# 2016 buck



## alleyyooper (Jul 6, 2007)

32F feels like 21F wind NW @ 17mph. by 9:30 am it was down to 32 with a wind chill of 18F and 25 mph winds. Glad the wood burner was fired up as I came in frozen.

4:40pm in my front yard, first seen at 2:30, he was chasing does.

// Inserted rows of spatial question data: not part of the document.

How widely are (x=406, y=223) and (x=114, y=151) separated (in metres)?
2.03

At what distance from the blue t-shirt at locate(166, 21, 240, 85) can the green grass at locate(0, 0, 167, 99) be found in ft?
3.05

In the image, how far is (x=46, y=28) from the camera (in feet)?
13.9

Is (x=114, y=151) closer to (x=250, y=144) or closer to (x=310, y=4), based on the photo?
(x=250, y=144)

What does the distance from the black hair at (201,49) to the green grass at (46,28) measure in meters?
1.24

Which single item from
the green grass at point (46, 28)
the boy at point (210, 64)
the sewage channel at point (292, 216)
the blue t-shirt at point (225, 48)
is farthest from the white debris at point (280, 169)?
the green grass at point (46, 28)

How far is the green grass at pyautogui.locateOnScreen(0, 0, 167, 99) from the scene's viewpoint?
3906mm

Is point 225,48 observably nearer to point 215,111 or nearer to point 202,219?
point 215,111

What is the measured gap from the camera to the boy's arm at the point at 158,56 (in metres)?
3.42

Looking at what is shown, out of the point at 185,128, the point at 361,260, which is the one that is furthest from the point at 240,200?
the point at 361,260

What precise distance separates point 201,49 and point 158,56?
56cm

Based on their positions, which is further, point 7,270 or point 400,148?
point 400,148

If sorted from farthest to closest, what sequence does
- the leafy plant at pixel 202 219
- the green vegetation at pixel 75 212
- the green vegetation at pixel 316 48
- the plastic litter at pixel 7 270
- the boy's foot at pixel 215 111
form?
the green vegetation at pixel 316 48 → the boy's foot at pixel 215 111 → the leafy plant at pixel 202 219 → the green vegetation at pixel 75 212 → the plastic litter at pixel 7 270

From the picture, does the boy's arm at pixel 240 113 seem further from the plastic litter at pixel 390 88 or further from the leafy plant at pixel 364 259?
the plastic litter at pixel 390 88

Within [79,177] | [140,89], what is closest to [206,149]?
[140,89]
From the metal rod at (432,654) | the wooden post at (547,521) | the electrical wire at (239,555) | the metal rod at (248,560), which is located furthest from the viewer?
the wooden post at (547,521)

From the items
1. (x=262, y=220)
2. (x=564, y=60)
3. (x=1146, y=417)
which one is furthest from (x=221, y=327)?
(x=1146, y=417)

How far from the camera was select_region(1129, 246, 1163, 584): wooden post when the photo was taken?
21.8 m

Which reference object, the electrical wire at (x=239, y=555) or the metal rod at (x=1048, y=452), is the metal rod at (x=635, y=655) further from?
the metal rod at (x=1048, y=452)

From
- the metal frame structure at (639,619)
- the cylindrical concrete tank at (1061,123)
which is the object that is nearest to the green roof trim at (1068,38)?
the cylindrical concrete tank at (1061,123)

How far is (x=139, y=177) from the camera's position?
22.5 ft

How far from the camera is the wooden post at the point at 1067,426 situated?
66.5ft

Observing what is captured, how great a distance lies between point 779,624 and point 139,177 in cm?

Buck hammer ruined the heart and lungs he went about 10 feet. I call him a 7 1/2 as one brow tine is broken off.




























 Al


----------



## Kelly Hannan (Jan 9, 2007)

good eating there, Nice


----------



## Chuck Smith (Feb 22, 2005)

Nice work and congrats.


----------



## Plainsman (Jul 30, 2003)

:thumb:


----------



## alleyyooper (Jul 6, 2007)

Thanks.

 Al


----------



## the professor (Oct 13, 2006)

nice work. I'm a fan of the remington buckhammer slugs as well.


----------



## alleyyooper (Jul 6, 2007)

To bad they are not made and sold any longer. Figure they dropped them because they were affordable compare to the other stuff in their slug line. The were affordable and worked real well.

 Al


----------



## Habitat Hugger (Jan 19, 2005)

Way to go Alley! Nice buck. So far Ive never lived in a region that required slugs, so havent kept up with the different types. How far out can you hit em?


----------



## alleyyooper (Jul 6, 2007)

I would never take a shot my self past about 125 yards. But with todays slugs in a rifled barrel 250 yards would be about the limit for a expert which I am not.

 Al


----------